Problem set:
(a) Answer each question from the post on vector search tenant leaks below, marking the answers (i), (ii) and (iii).
(i) What does row-level security return for the wrong tenant when a query forgets the WHERE clause?
(ii) In the opening scenario, what does the log show?
(iii) Which two failure modes does the post name as ones that announce themselves before it turns to relational leaks?
(b) In one to three sentences, explain why a query such as "our renewal terms" can return another company's passage, using the reason given in the post on vector search tenant leaks below.
(c) Carry on the post on vector search tenant leaks below, starting after its last sentence.

Text:
____________

Engineering

Your vector search is the quietest tenant leak in your stack

You can lock every table and still leak across orgs at the embedding layer.

ASR

Apollo Space Research

Apollo Space

April 10, 2026 · 10 min read

An agent serving one customer asks a plain question, “what did we agree about renewals last quarter?”, and the retrieval layer answers with a passage. The passage is relevant. The passage is well-formed. The passage belongs to a different company. No error fired. No alarm rang. The log shows a successful query returning a high-similarity match, which is exactly what you asked it to do.

That is the leak. It does not look like a breach. It looks like a good search result.

You can lock every table and still leak across orgs at the embedding layer.

This post is about why the place you most carefully secured, your relational data, is not the place your multi-tenant boundary actually breaks, and what it takes to close the gap your row-level rules never covered.

The boundary you built, and the door you left open

The standard way you isolate tenants is well understood and, for the database, genuinely solid. Every row carries an org id. Every query filters on it. Row-level security enforces the filter at the engine, so even a query that forgets the WHERE clause comes back empty for the wrong tenant. You test it with a cross-org probe, connect as org A, ask for org B’s rows, get nothing, and the test passes. The relational boundary holds.

Then you add retrieval, because the agents need to remember things and search over documents. You embed the customer’s files, their notes, their past conversations. You drop the vectors into an index. And the index, by default, is one big shared space where similarity is the only thing that decides what comes back.

Here is the quiet part. Similarity does not know about tenants.

A nearest-neighbor search finds the closest vectors to your query vector, full stop. It does not care which org produced them. Two companies in the same industry write about the same things, the same contract clauses, the same product names, the same recurring problems, so their embeddings land near each other in the space. Ask for “our renewal terms” and the closest match might be yours, or it might be the company three rows over whose contract used nearly identical language. The math is working perfectly. It is just answering a question you did not mean to ask.

The database boundary is a wall. The vector index, left alone, is a wall with a door cut into it that no one drew on the floor plan.

Why this leak is so hard to see

The reason this survives in production is that every failure mode you have instincts for is absent.

A SQL injection throws errors and trips scanners. A missing auth check returns a 403 someone notices. A cross-tenant leak in your relational layer fails loudly the moment your probe test runs. You have built a whole career’s worth of reflexes around boundary failures that announce themselves.

____________

Listed entries:
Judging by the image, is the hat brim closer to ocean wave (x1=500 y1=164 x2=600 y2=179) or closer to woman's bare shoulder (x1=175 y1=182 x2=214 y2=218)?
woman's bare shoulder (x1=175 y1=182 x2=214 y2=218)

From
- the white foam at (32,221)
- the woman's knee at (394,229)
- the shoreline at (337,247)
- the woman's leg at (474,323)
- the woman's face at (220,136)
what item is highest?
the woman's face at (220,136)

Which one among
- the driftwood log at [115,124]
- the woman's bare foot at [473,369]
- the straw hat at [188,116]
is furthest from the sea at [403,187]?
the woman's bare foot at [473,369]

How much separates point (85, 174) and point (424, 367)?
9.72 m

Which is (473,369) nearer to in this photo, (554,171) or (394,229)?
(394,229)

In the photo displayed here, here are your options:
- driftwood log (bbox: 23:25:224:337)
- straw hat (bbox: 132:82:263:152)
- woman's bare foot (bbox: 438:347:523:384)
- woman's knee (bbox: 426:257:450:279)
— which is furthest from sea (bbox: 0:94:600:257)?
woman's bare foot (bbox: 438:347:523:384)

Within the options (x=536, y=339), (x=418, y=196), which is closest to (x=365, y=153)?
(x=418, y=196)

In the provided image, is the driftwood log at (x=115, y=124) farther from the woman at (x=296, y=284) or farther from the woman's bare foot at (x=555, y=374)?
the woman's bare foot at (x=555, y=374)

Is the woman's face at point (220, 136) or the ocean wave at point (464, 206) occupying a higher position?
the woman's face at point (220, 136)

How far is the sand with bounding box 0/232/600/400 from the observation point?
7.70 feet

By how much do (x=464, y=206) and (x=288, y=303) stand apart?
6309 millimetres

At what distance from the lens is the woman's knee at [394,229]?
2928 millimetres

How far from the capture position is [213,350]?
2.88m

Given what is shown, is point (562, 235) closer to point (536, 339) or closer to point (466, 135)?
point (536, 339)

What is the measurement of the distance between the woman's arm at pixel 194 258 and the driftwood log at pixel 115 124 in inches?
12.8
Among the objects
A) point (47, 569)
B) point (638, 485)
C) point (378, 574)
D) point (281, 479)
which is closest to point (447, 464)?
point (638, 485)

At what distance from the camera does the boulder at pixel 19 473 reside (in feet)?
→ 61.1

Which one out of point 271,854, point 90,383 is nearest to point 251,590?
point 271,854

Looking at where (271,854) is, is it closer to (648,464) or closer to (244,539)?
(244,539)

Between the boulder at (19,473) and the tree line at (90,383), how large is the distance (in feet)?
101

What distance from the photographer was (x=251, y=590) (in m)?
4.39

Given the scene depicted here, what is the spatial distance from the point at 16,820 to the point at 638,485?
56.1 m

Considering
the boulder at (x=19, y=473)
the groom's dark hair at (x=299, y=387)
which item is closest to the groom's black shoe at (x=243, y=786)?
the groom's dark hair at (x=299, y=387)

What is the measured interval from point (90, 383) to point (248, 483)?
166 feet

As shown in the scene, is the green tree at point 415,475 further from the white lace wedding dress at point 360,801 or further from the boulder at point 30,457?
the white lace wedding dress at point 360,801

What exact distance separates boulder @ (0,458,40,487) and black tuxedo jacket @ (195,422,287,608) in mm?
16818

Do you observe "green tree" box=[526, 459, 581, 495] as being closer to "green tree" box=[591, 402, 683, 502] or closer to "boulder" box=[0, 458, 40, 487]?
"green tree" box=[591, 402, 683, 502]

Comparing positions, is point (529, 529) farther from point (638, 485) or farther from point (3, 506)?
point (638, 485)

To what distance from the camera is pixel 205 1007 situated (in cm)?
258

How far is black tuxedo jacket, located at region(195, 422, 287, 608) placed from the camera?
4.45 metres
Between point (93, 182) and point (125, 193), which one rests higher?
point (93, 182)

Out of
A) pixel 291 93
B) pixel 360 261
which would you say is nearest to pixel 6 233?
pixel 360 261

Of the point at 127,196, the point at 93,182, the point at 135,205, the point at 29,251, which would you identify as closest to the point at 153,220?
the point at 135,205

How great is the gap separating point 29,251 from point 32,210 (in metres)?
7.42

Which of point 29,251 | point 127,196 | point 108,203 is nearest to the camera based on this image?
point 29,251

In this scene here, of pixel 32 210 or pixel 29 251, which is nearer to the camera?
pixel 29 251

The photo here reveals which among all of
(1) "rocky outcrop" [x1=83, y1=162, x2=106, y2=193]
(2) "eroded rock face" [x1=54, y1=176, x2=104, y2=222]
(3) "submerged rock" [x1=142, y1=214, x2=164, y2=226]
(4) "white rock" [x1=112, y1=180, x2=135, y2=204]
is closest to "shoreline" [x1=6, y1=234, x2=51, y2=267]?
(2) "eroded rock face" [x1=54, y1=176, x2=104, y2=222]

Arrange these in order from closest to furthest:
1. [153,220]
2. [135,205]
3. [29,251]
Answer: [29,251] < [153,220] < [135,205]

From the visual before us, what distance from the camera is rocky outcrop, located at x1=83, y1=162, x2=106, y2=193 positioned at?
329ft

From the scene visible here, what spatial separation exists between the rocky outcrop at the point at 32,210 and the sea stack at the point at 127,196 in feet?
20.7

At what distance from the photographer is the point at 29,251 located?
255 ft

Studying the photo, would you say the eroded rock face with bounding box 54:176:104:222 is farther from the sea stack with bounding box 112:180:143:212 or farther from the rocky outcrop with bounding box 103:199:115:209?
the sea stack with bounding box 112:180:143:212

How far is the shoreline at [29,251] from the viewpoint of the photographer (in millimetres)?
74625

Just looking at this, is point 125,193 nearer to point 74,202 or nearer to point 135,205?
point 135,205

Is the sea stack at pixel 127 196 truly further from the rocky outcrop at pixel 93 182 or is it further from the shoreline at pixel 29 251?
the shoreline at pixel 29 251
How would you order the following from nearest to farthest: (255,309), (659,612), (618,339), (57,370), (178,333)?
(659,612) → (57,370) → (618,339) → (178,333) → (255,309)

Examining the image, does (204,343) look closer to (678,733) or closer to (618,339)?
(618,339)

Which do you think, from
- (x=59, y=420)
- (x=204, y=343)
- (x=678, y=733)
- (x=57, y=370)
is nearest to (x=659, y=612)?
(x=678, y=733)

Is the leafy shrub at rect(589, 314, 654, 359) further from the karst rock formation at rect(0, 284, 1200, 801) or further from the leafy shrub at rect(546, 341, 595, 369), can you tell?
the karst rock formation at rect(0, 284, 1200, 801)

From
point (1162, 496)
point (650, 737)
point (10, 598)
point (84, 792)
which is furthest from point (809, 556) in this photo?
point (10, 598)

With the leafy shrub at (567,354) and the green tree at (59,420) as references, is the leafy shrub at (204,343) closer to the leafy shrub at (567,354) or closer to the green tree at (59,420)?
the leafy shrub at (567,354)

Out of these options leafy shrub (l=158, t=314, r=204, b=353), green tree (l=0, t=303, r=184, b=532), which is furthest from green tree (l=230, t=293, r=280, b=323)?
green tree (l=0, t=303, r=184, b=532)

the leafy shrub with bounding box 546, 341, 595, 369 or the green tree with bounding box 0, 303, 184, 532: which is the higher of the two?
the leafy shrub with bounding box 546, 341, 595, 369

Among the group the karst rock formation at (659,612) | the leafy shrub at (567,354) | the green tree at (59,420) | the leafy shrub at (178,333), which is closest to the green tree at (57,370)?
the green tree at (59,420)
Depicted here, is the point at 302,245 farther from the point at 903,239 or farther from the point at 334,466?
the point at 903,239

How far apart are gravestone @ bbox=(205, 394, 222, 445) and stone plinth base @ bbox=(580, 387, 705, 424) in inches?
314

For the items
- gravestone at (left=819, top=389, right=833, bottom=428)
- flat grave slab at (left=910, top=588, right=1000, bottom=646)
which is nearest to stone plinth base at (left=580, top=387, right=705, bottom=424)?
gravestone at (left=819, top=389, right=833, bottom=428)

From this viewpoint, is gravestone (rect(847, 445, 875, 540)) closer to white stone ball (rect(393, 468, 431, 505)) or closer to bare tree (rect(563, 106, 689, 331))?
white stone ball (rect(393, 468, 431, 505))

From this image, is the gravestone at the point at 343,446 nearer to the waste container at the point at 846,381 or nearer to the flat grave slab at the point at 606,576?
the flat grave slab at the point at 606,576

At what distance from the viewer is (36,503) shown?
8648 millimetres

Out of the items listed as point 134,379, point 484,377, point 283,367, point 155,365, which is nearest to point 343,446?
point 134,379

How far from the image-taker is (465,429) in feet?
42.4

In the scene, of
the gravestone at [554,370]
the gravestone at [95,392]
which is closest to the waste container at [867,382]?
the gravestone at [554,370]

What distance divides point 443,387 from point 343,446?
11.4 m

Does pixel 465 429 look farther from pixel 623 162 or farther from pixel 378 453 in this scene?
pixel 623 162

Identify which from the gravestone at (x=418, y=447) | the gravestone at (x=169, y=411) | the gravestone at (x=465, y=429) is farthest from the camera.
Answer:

____________

Answers in order:
(a)
(i) It comes back empty.
(ii) A successful query returning a high-similarity match.
(iii) A SQL injection, which throws errors and trips scanners, and a missing auth check, which returns a 403 that someone notices.

(b) A nearest-neighbor search returns the vectors closest to the query vector and ignores which org produced them. Companies in the same industry write about the same contract clauses, product names and recurring problems, so their embeddings land near each other. The closest match can therefore come from another company whose contract used nearly identical language.

(c)
The vector leak announces nothing. The query succeeds. The latency is normal. The result has a high similarity score, which your monitoring reads as a good retrieval, not a suspicious one. The agent, downstream, weaves the foreign passage into a fluent answer, because that is what it does with whatever retrieval hands it. The person reading the answer has no way to know one sentence came from someone else’s data. Neither does your error budget.

A relational leak fails like a break-in. A vector leak fails like a good search result.

So the leak does not show up where you look for leaks. It shows up as a slightly-too-knowledgeable answer, occasionally, to a question that touched a topic two customers had in common, which is the hardest possible signal to distinguish from your retrieval simply working well. By the time anyone suspects it, it has been answering questions for weeks.

The naive fix: filter the results after the search

The first instinct, once you see the problem, is the obvious one. Run the similarity search across the shared index, get the top matches back, and then drop any result whose org id does not match the caller. Filter after retrieval. Problem solved.

It is not solved, and the reason is worth slowing down on, because it is the trap most teams fall into first.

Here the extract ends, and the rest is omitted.